Provided text |
┄┄┄┄┄┄┄┄┄┄┄┄┄┄┄┄┄┄┄┄

Neela’s dissertation focuses on consumer perceptions, evaluations and choices of “mixed indulgences” - products, like healthy chocolates, that claim to fulfil both hedonic and utilitarian goals. In this research, she finds that consumers consider the hedonic aspect of consumption to comprise simultaneous and separate factors of pleasure and sin representing the good and bad sides of indulgence respectively. Adding utility to a pure indulgence makes consumers perceive the resultant mixed indulgence to be just as pleasurable but much less sinful than the pure indulgence; it also makes them less likely to choose such a mixed indulgence over a purely sinful pure indulgence. She draws on work in co-activation and arousal to explain this discrepancy between perception and choice.
In another project, she examines the impact that such mixed indulgences may have on the choice of extreme options (pure hedonic and pure utilitarian) in the choice set.

┄┄┄┄┄┄┄┄┄┄┄┄┄┄┄┄┄┄┄┄

Information supplied |
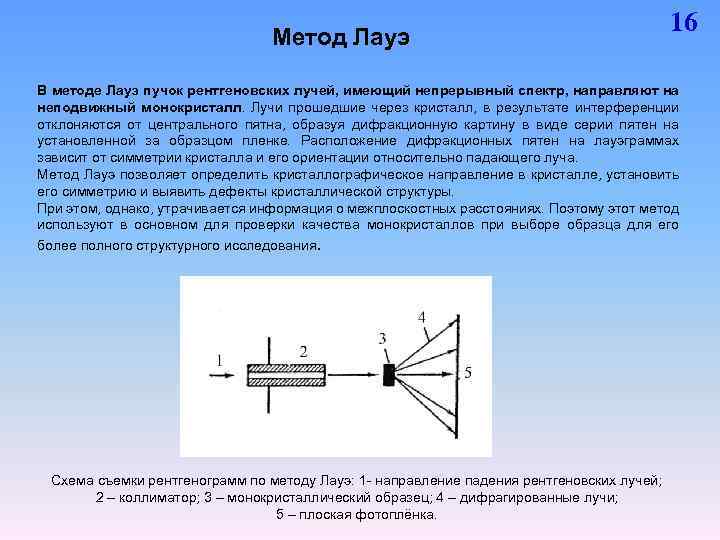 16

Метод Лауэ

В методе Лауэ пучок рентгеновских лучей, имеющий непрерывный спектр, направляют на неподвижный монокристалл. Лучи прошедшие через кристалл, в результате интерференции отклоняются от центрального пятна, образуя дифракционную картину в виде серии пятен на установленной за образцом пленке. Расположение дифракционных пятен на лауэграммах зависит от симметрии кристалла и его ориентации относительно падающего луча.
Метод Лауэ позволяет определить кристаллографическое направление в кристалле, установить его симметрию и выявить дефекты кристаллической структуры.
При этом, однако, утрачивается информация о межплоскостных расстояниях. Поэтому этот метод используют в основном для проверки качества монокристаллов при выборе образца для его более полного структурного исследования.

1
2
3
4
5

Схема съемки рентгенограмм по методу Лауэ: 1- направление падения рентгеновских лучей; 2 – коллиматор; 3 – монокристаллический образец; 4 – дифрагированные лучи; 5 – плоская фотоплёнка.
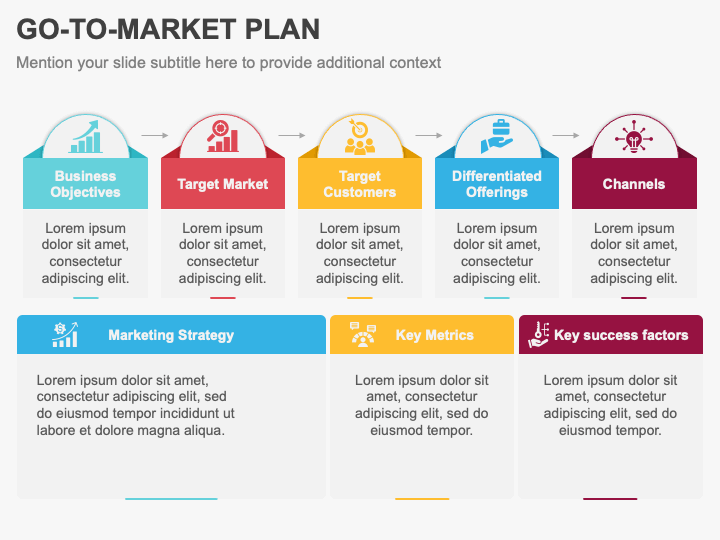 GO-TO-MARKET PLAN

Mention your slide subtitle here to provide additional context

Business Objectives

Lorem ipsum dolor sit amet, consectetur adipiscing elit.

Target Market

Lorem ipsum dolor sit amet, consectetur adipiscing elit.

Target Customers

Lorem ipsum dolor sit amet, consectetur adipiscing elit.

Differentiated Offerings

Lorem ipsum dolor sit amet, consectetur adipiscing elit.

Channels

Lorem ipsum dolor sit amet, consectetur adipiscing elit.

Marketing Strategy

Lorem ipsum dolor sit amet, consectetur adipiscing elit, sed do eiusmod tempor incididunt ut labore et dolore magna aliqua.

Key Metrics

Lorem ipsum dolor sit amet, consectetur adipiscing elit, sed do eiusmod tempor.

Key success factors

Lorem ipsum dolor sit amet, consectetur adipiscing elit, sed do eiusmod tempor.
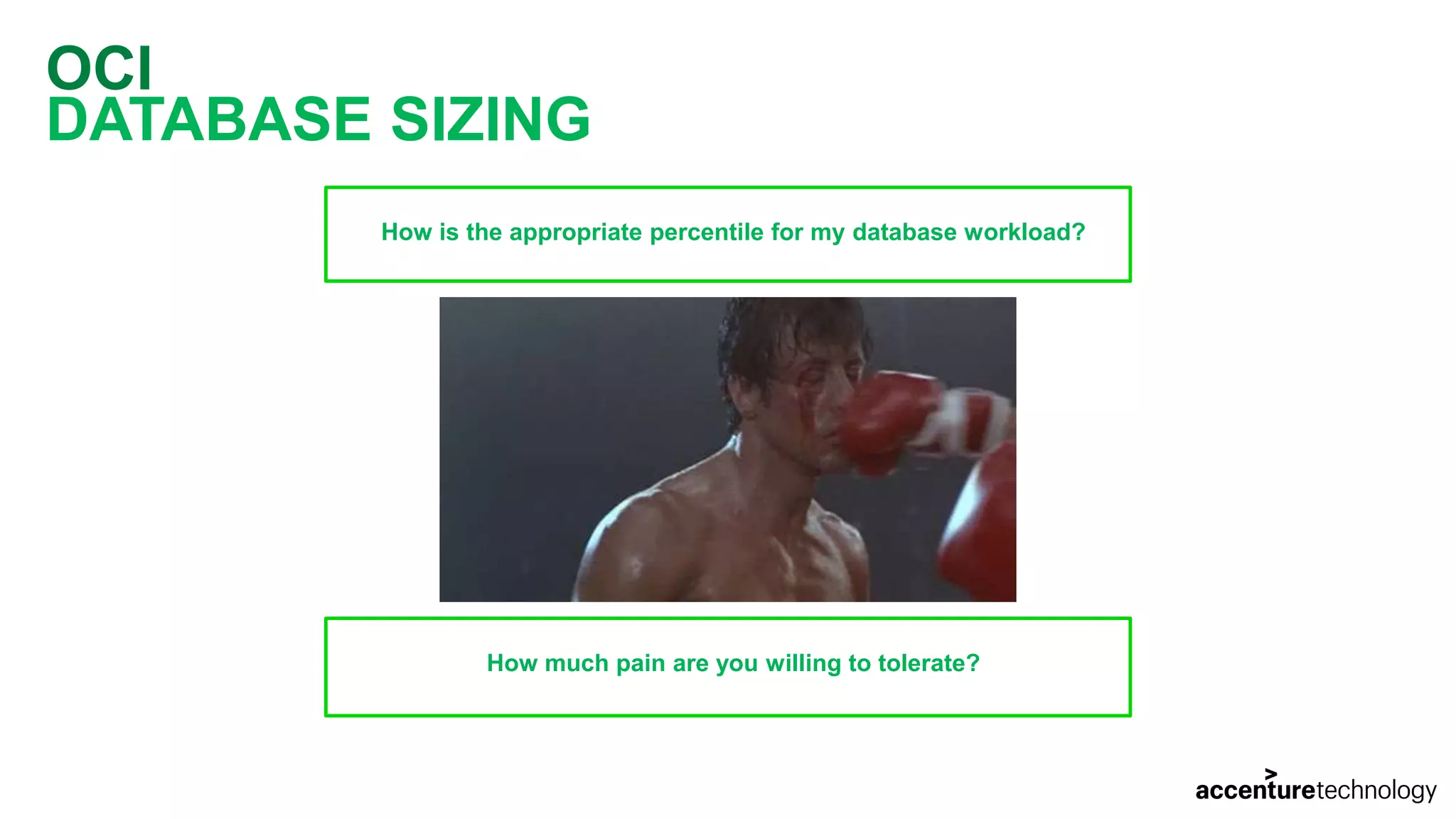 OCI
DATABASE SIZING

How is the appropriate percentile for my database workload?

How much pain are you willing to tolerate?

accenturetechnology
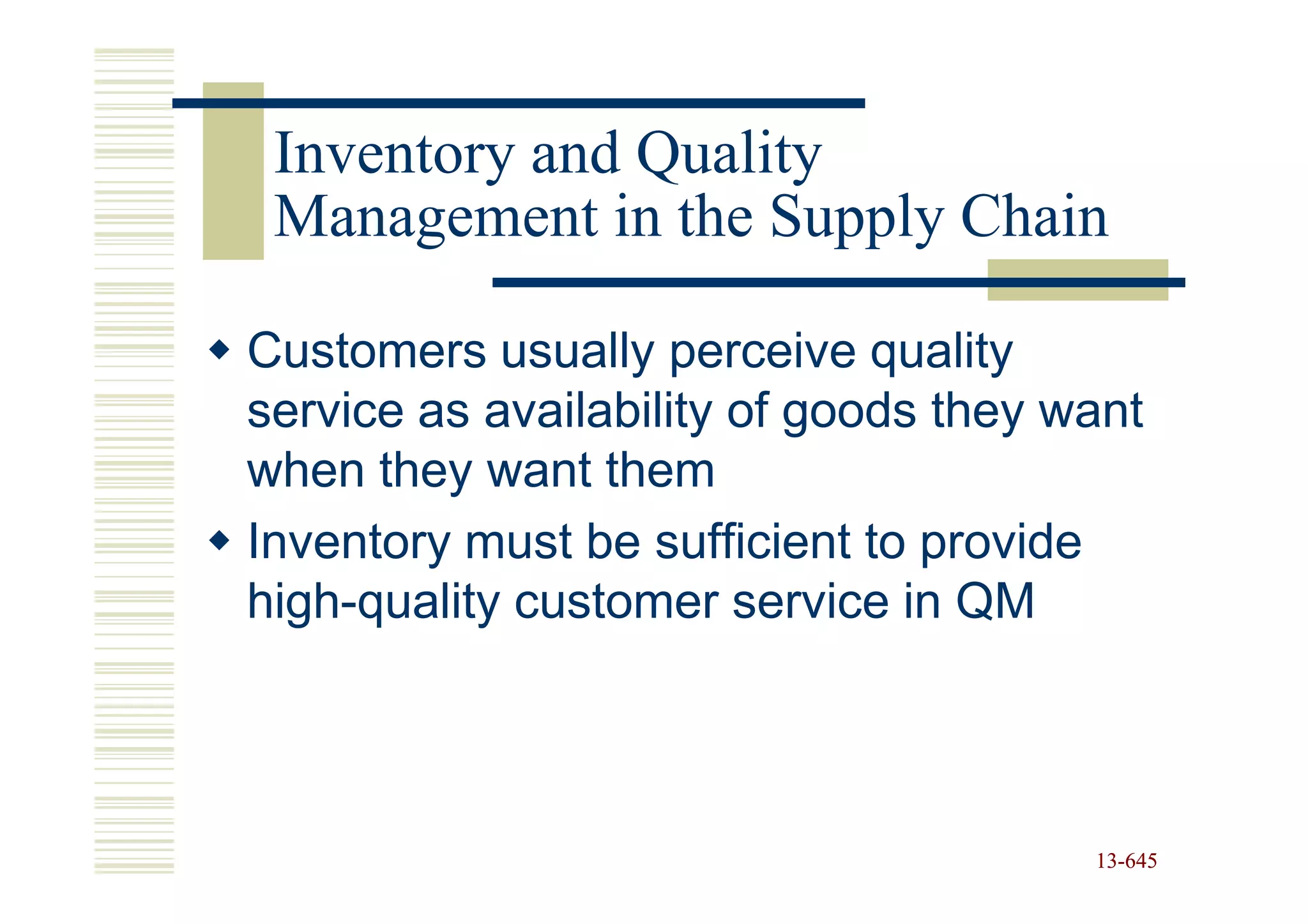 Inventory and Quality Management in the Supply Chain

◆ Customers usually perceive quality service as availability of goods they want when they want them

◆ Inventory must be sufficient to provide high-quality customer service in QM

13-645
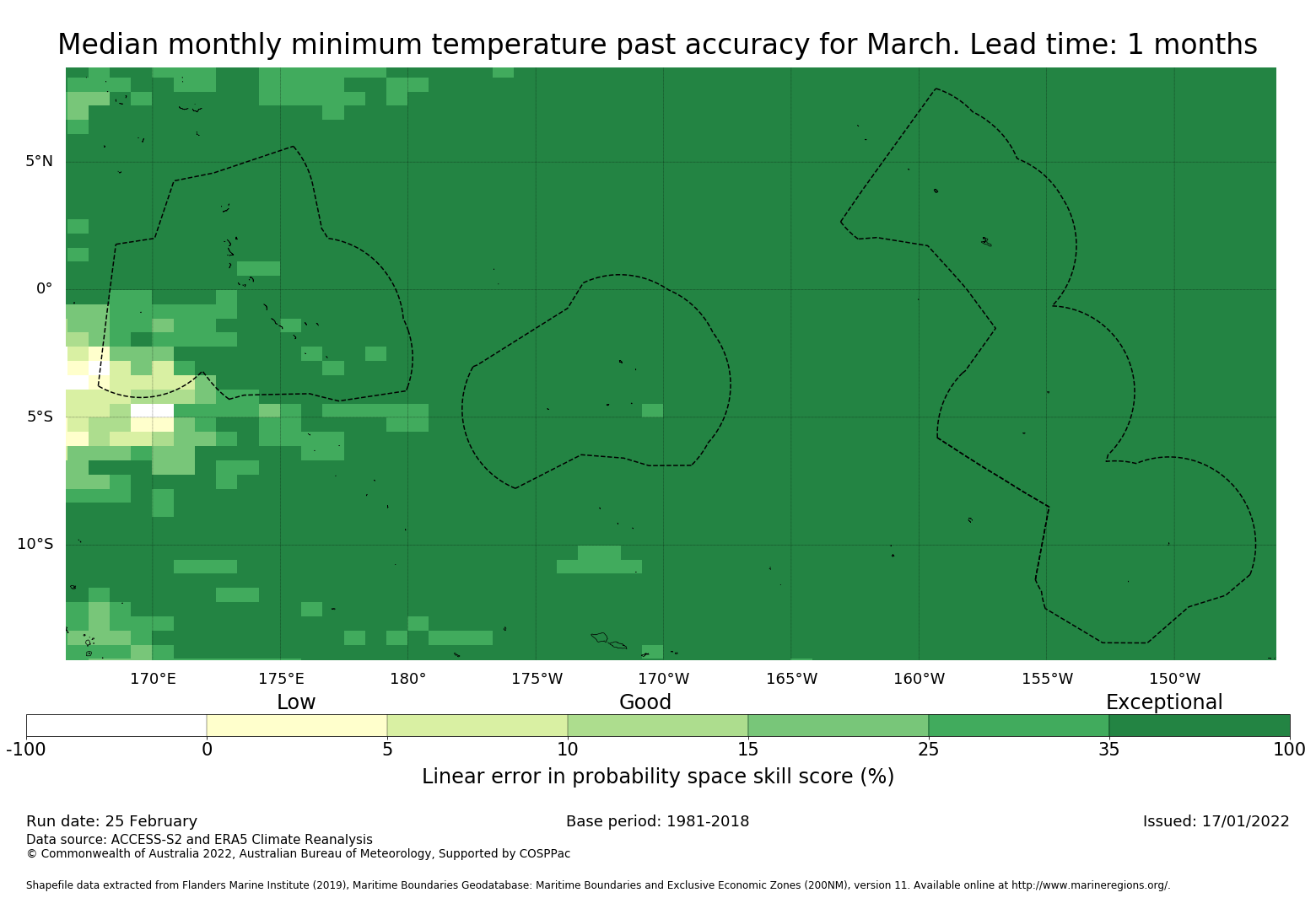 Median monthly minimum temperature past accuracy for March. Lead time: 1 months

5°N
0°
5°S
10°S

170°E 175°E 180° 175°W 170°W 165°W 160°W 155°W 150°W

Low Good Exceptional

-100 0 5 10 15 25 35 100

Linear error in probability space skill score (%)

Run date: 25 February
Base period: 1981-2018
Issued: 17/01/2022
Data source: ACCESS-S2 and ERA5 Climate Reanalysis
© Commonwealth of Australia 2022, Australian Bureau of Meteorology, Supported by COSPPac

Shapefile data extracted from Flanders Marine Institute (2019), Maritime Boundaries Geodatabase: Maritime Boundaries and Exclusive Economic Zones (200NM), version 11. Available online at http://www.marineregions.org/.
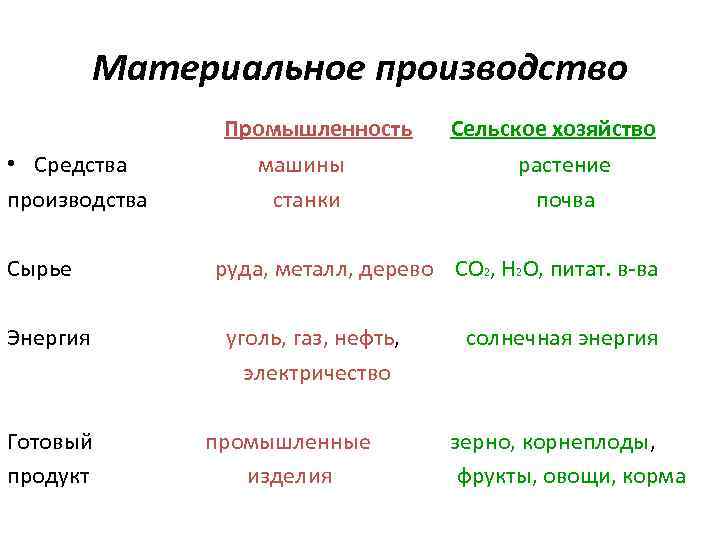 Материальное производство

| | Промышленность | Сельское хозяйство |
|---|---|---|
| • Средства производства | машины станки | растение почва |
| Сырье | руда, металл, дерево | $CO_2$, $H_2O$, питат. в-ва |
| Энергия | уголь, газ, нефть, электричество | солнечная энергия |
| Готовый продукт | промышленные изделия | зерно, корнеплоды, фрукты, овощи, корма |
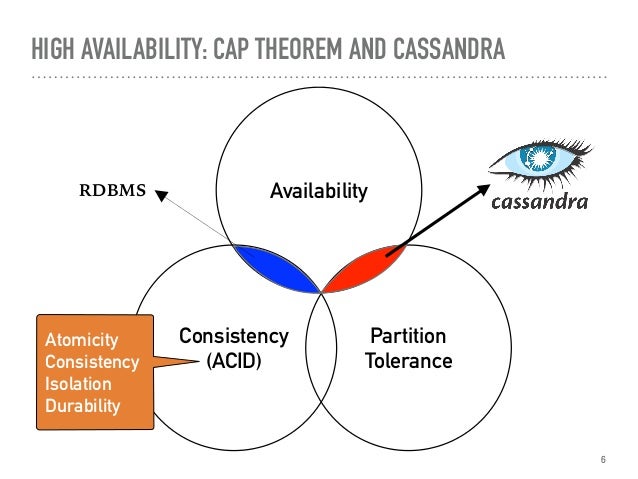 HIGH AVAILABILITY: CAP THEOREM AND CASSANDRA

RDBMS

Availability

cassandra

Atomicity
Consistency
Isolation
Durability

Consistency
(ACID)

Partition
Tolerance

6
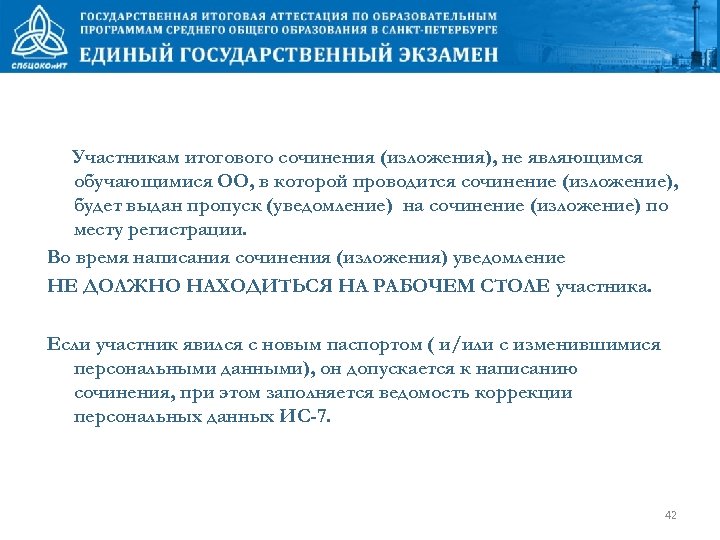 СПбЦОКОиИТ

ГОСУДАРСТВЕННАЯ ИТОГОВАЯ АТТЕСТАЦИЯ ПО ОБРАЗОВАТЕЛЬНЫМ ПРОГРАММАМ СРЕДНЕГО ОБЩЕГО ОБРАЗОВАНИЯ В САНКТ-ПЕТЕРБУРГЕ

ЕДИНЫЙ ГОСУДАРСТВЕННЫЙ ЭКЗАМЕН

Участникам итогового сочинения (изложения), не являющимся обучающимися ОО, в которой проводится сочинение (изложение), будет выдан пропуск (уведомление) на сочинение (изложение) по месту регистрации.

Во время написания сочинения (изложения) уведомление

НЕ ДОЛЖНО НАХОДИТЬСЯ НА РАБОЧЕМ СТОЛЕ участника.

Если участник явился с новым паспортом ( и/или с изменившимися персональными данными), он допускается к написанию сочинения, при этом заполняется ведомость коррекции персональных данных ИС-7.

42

┄┄┄┄┄┄┄┄┄┄┄┄┄┄┄┄┄┄┄┄

What needs to be done | In the text about Neela's dissertation on mixed indulgences, which two factors do consumers see as making up the hedonic aspect of consumption?

Exercise result | Pleasure and sin.